My work-around is clearly in handleCheck which does not have any TS errors but as you can see is clearly working around types in this case (at least I think it is).

I also just noticed that this compiles just fine:

    handleCheck(name: keyof ExportProperties) {
        return (event: any) =>
            this.setState({ [name]: event.target.checked } as Pick<ExportProperties, keyof ExportProperties>);
    }

Now that I look at this a little more maybe that's the appropriate thing to do... And in fact when I change the property type of the function parameter name to something like name: 'catfish' I definitely get errors about casting the Pick<ExportProperties, keyof ExportProperties> which is exactly what I wanted.
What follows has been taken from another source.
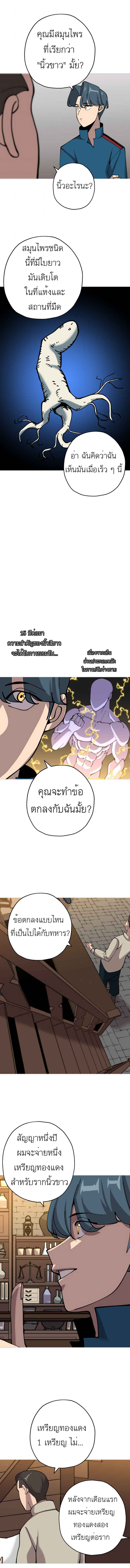 The Story of a Low-Rank จากเบี้ยสู่ราชัน-21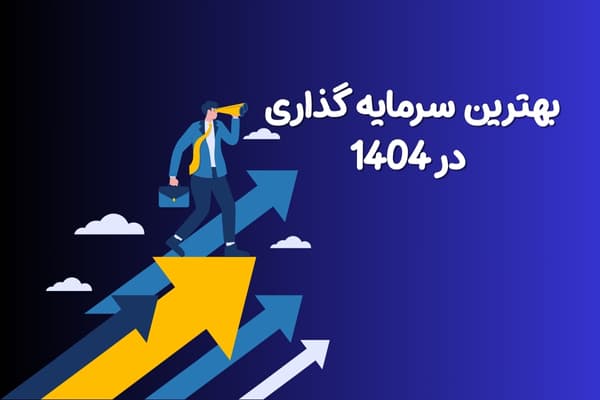 مناسب ترین سرمایه گذاری در 1404 | 5 عامل مهم در سرمایه گذاری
So I think this last example is how it should be done.

Now just to be clear none of this is failing the most common use-case as shown below:

this.setState({ hpid: true });

Hopefully this post is helpful to others even if not actionable to the Typescript language. Also cheers to the Typescript team and @types/react who have made this typing on top of react so freaking helpful. Everything I do in my tsx html and of course my state and props variables are all fully typed due to this work. It's incredibly useful.

[ericanderson]

I think you're types could be improved. Specifically to prevent the problem, change the type of name in your functions to keyof ExportProperties. I bet that solves your problem (and also means you dont have to update that function everytime you add something to ExportProperties).

Unrelated but tip, if you use => notation for your methods, you dont have to manually bind them, they are bound for you.